Required work
Lines that contain the string "charset" are the ones to list; copy all of them from the records.

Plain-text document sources
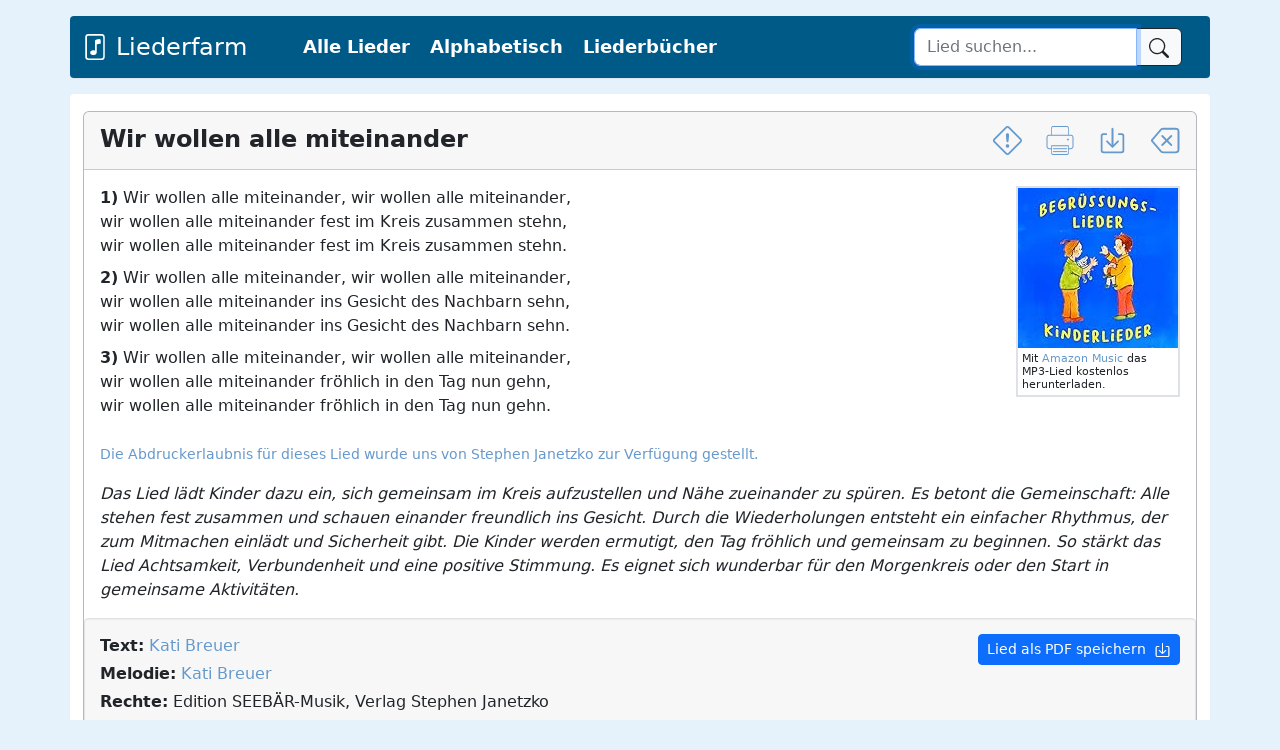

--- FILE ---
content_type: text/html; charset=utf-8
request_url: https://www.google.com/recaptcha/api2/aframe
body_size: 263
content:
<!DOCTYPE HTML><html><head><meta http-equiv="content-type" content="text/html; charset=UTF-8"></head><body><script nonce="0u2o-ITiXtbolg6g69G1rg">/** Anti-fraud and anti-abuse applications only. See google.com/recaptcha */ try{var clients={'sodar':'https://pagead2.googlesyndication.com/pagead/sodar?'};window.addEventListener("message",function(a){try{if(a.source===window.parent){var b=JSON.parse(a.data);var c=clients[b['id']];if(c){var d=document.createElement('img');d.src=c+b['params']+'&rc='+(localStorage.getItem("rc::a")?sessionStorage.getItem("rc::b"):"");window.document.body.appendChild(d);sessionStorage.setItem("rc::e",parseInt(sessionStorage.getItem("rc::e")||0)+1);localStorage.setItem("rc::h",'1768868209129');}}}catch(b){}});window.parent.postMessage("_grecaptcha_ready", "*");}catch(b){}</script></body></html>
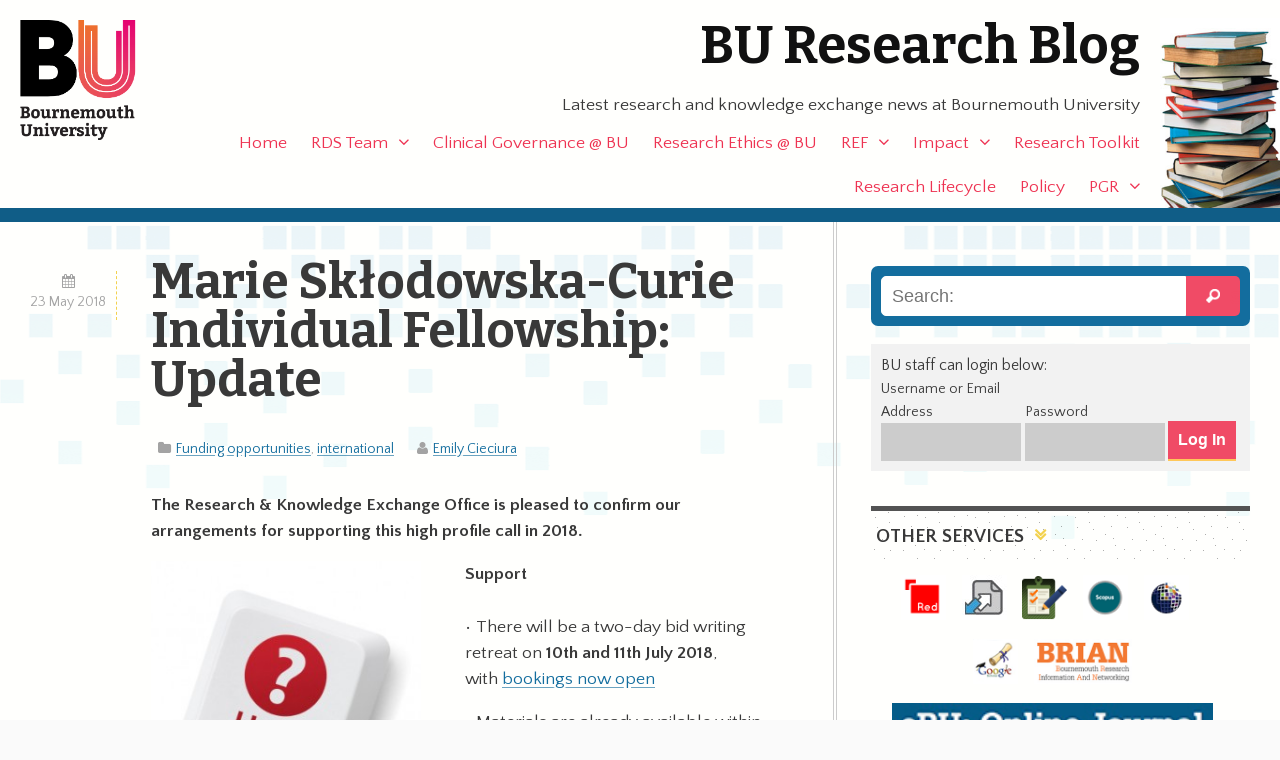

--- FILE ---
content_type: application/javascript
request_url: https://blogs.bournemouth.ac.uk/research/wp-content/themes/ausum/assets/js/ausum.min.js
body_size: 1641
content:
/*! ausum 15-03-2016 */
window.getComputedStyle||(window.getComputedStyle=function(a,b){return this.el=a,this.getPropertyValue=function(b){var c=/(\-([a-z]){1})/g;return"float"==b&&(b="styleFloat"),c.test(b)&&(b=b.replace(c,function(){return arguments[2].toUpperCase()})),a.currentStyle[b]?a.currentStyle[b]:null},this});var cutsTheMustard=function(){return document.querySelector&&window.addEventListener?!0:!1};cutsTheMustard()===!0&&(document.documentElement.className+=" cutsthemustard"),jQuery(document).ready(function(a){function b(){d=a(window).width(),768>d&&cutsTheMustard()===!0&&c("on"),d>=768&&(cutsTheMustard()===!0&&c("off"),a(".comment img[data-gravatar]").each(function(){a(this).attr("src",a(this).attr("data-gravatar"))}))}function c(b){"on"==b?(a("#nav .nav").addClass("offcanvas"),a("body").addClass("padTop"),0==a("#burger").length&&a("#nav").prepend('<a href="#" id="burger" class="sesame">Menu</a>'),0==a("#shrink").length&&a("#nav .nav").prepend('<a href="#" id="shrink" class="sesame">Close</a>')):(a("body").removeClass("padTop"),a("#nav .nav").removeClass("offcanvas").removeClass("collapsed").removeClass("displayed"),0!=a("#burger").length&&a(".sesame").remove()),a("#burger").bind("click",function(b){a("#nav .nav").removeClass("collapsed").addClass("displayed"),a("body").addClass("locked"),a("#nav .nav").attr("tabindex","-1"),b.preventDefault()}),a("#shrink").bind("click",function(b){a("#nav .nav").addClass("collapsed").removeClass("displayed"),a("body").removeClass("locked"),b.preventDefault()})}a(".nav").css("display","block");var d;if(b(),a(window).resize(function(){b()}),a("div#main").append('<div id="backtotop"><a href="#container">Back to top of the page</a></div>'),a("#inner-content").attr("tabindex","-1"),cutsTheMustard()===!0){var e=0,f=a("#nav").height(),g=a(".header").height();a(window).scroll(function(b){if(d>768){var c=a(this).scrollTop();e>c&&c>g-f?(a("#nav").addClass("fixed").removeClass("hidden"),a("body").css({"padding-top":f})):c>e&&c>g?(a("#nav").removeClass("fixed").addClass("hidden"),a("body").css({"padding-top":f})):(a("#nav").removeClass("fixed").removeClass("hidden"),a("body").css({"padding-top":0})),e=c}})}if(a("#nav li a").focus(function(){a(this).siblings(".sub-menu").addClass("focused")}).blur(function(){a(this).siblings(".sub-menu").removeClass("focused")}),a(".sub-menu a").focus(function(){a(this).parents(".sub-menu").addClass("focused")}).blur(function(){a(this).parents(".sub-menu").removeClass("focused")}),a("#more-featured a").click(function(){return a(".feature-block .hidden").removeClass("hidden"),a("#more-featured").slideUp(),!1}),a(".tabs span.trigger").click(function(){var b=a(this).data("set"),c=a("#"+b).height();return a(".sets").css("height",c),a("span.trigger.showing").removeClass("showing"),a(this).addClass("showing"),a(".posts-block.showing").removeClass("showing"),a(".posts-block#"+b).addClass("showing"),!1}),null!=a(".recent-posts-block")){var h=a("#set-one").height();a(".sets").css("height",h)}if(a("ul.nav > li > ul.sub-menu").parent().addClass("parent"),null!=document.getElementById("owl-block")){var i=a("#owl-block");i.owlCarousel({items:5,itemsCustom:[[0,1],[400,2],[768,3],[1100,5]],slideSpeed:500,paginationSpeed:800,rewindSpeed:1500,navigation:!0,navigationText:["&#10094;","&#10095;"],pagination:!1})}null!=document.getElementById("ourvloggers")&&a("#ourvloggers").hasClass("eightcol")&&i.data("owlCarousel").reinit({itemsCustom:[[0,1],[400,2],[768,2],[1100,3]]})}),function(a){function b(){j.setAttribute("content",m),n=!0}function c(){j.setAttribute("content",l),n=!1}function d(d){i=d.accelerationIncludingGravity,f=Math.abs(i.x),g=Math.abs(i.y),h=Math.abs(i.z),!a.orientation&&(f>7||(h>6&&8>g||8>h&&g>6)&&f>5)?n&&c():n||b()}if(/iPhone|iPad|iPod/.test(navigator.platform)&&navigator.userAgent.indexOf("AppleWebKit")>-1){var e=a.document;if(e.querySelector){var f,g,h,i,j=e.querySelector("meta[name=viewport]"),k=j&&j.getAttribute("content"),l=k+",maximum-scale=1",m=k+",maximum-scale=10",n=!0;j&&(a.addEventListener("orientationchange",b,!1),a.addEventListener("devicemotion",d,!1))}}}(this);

Result of this exercise
content_type: text/html; charset=utf-8
<!DOCTYPE HTML><html><head><meta http-equiv="content-type" content="text/html; charset=UTF-8"></head><body><script nonce="0u2o-ITiXtbolg6g69G1rg">/** Anti-fraud and anti-abuse applications only. See google.com/recaptcha */ try{var clients={'sodar':'https://pagead2.googlesyndication.com/pagead/sodar?'};window.addEventListener("message",function(a){try{if(a.source===window.parent){var b=JSON.parse(a.data);var c=clients[b['id']];if(c){var d=document.createElement('img');d.src=c+b['params']+'&rc='+(localStorage.getItem("rc::a")?sessionStorage.getItem("rc::b"):"");window.document.body.appendChild(d);sessionStorage.setItem("rc::e",parseInt(sessionStorage.getItem("rc::e")||0)+1);localStorage.setItem("rc::h",'1768868209129');}}}catch(b){}});window.parent.postMessage("_grecaptcha_ready", "*");}catch(b){}</script></body></html>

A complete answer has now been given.